Former foreign minister Jeremy Hunt (18 votes in Wednesday's first round), and the minister responsible for COVID vaccine roll-out Nadhim Zahawi (25 votes) both dropped out of the race after not being able to secure enough support from their parliamentary colleagues.
So what happens next?
Further rounds of voting among MPs are scheduled through into next week. The final two contenders will face a runoff vote by about 180,000 Conservative Party members across the country.
The aim is to have a successor to Boris Johnson in place by 5 September.
Few of the contenders have a high public profile.
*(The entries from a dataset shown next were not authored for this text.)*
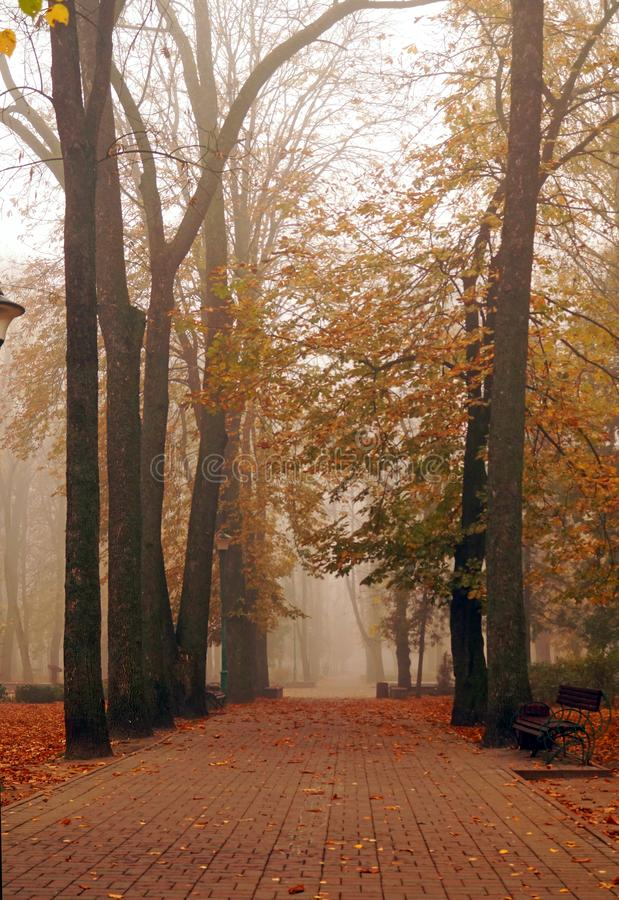 Autumn park alley in dense fog royalty free stock image
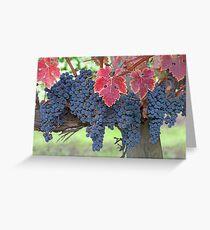 Grapes, Napa Valley, California Greeting Card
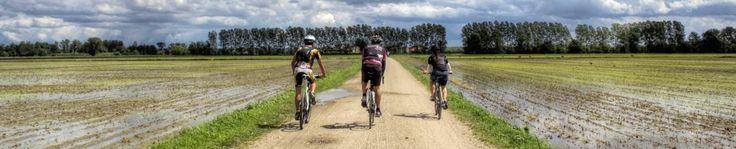 Gruppo di testa durante una delle cicloescursioni (Foto di D.Fregolent) organizzate dall'Associazione Uomo e Territorio Pro Natura lungo La Via dei Cairoli (www.laviadeicairoli.it).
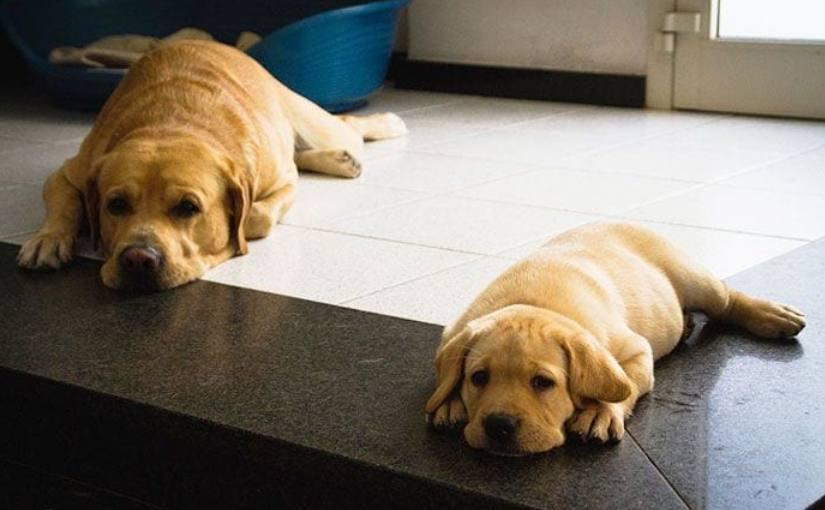 20 взрослых собак и их милые маленькие копии :)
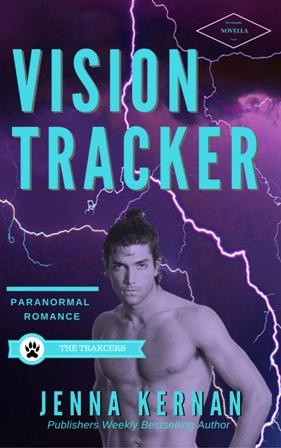 VISION TRACKER 200.jpg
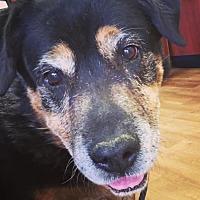Adopt A Pet :: Trinity - Las Vegas, NV
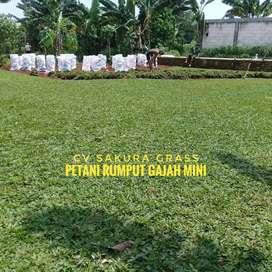 Sedia Rumput Gajah Mini Atau Golf Gratis Pupuk Kualitas Tanaman Super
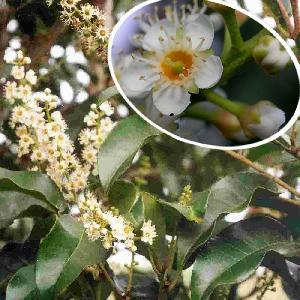 PRUNUS lusitanica subsp. azorica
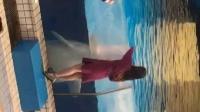 我的关女人和海豚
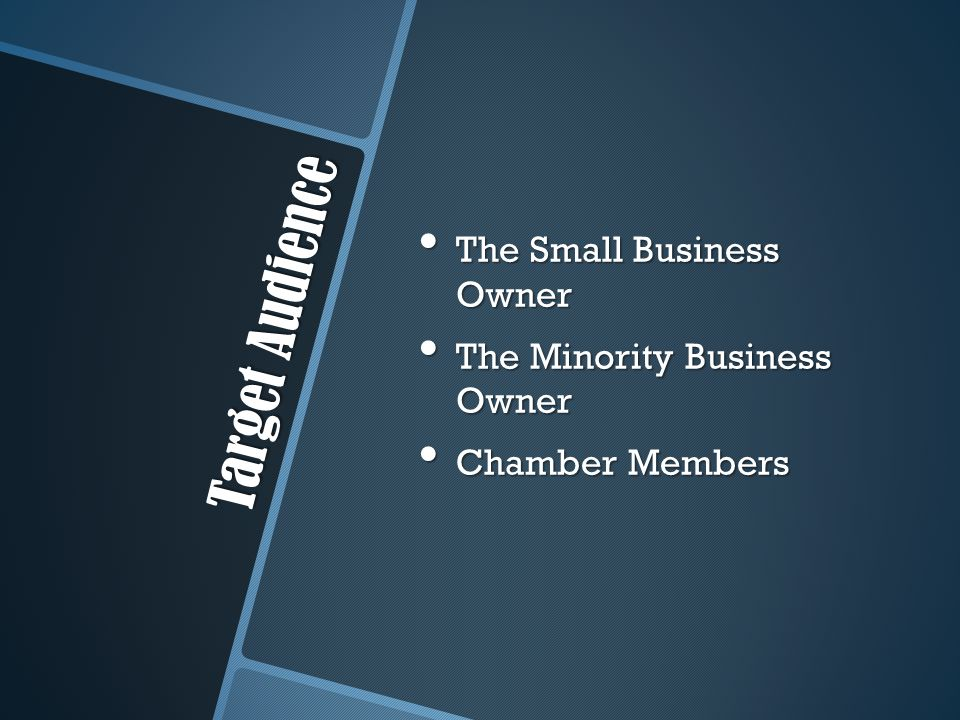 Target Audience The Small Business Owner The Small Business Owner The Minority Business Owner The Minority Business Owner Chamber Members Chamber Members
Although former Treasury chief Rishi Sunak was an early bookies' favorite, his ability to last the race has been called into question.
The poll also suggested that presumed favourite candidate Rishi Sunak might be unable to beat any of the contenders still left in the race to be Conservative Party leader.
Penny Mordaunt, a trade minister since 2021 and an ex-defence minister, launched her campaign with a video saying "our leadership has to change".
A staunch supporter of Brexit, has been in the forefront of the British government's drive to strike post-Brexit trade deals with other countries beyond the EU.
Mordaunt's sudden rise has quickly brought more scrutiny. On Thursday former Brexit negotiator Lord David Frost, an ally of Truss, said his former deputy in EU talks could not be trusted to maintain the firm stance that his eurosceptic wing of the party favours.
"She wouldn’t always deliver tough messages to the European Union when that was necessary," he said in a TV interview.